Because water blocks Bluetooth signals, sound did go in and out while swimming in Bluetooth mode when our head was even just a couple of inches below the surface. The headphones performed better at the end of the pool nearest where our phone was sitting and less well 60 feet away at the pool’s other end. Keep in mind that the headphones must be in Bluetooth mode to receive phone calls. 

Swimming is why you want headphones with a built-in MP3 player. In memory mode, the sound was great and didn’t cut out at all whether we swam on the surface or dived to the bottom of our four-and-a-half-foot-deep lap pool. 
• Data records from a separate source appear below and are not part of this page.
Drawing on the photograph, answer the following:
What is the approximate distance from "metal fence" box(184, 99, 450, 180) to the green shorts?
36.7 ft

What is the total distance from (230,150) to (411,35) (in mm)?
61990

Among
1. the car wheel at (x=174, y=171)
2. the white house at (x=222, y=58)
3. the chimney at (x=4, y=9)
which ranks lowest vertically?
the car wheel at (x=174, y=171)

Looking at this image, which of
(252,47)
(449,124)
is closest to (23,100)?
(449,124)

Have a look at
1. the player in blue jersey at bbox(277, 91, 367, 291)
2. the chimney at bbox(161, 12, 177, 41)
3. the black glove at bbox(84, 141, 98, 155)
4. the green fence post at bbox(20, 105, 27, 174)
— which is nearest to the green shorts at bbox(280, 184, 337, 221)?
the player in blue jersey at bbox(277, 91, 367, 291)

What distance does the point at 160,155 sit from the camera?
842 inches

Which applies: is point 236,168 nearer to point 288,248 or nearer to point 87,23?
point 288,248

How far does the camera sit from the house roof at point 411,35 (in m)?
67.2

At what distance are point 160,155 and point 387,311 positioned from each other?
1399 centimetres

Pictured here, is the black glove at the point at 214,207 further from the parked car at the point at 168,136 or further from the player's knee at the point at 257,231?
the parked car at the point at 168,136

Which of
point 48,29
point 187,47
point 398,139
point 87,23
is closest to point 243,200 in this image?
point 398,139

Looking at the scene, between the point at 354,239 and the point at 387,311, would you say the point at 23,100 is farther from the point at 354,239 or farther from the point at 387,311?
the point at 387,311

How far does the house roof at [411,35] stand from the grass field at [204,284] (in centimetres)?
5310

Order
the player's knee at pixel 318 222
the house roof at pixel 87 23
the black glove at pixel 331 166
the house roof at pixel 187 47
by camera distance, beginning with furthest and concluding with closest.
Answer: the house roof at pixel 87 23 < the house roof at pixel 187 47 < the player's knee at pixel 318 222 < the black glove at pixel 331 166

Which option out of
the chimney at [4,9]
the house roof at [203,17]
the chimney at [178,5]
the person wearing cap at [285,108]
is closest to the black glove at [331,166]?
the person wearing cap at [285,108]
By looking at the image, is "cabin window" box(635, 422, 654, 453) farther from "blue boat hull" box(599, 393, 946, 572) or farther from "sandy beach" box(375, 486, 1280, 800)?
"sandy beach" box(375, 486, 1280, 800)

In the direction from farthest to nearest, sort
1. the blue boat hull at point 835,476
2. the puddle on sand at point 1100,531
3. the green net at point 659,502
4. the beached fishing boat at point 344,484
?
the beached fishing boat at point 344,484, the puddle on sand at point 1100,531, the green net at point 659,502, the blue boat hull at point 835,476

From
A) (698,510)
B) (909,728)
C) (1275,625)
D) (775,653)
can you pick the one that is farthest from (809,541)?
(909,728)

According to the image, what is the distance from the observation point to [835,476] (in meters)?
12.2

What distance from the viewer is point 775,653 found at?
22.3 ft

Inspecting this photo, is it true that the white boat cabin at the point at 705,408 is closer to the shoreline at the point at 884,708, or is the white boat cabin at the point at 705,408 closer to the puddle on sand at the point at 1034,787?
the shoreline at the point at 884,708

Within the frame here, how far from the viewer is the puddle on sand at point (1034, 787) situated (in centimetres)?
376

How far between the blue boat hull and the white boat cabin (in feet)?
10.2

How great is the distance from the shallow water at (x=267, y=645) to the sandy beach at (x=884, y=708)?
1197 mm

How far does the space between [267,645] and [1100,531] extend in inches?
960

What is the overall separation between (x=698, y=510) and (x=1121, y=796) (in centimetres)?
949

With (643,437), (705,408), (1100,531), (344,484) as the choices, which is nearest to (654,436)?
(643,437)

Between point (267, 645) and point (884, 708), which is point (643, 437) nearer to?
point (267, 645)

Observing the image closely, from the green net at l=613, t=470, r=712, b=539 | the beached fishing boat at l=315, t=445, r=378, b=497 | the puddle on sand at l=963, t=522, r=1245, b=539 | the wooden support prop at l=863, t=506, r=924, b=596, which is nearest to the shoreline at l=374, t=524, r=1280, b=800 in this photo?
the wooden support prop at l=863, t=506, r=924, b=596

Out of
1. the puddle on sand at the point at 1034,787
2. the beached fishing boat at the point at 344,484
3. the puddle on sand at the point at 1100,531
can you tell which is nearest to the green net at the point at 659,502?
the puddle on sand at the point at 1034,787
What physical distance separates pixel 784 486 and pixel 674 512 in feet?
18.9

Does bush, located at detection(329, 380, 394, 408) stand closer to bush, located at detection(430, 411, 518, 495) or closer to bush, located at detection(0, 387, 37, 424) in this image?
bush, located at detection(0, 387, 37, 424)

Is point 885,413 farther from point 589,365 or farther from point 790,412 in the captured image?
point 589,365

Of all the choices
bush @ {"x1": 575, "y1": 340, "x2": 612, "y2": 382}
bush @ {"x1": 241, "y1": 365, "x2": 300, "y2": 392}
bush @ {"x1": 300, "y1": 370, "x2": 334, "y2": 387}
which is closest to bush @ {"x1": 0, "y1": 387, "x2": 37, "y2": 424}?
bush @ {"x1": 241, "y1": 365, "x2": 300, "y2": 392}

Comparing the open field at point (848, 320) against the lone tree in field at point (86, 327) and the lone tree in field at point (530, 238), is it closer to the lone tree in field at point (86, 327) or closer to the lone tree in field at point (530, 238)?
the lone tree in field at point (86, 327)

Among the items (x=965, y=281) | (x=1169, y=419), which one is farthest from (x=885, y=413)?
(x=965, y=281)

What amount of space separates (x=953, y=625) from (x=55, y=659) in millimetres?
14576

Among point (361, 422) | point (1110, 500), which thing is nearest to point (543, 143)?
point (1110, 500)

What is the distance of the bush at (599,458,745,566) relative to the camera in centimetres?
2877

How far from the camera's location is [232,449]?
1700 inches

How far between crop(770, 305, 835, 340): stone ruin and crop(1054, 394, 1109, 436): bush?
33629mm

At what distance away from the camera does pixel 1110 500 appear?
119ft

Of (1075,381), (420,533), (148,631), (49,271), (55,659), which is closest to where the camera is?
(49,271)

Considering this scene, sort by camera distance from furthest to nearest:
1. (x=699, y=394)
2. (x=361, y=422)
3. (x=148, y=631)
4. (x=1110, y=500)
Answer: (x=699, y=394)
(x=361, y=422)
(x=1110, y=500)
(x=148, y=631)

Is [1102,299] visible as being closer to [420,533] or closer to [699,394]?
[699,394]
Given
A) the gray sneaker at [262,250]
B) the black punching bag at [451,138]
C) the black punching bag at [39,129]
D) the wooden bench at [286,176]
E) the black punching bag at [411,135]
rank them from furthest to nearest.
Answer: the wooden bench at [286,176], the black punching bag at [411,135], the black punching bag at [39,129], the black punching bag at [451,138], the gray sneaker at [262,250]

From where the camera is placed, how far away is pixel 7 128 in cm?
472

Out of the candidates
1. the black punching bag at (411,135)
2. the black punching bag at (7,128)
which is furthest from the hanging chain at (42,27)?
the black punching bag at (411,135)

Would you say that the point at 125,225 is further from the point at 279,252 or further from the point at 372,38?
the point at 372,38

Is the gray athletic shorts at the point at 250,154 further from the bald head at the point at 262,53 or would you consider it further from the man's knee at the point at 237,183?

Our biggest complaint is that the control buttons of the H2O Audio Tri Multi-sport are a bit finicky, especially the main button which controls play, pause, toggling between Bluetooth and memory modes, and a few other functions. Sometimes it took a few tries to get the device to do what we wanted; occasionally we gave up and just pulled out our phone to get the sound to restart rather than continue to try to hold the button for the exact right number of milliseconds. Now, most people won’t do the extent of toggling and control adjustments that we do during testing, but keep this in mind if you frequently want to skip ads, pause and restart play, or switch back and forth from Bluetooth to memory mode. In circumstances when your hands aren’t free (or dry) to use the controls on your phone, make sure you’ve downloaded enough podcasts or music to the flash drive so you don’t need to toggle and then don’t touch the controls once it’s playing how you like it. 

We’re told that H2O Audio is updating the design for the next production run to make the control buttons bigger so that they’re easier to press. This is likely to reduce the problem significantly.  

As with all bone conduction headphones, you’ll need to turn the sound up in noisy environments because, unless you also wear the supplied earplugs, nothing blocks your ears. The open-ear design is a safety advantage – you want to hear the cyclist or car zooming up behind you or if another swimmer is trying to pass. Unlike with other bone conduction headphones we’ve tried, there was very minimal sound bleed (and, phew, no complaints from the noise-sensitive person we share home and office space with). 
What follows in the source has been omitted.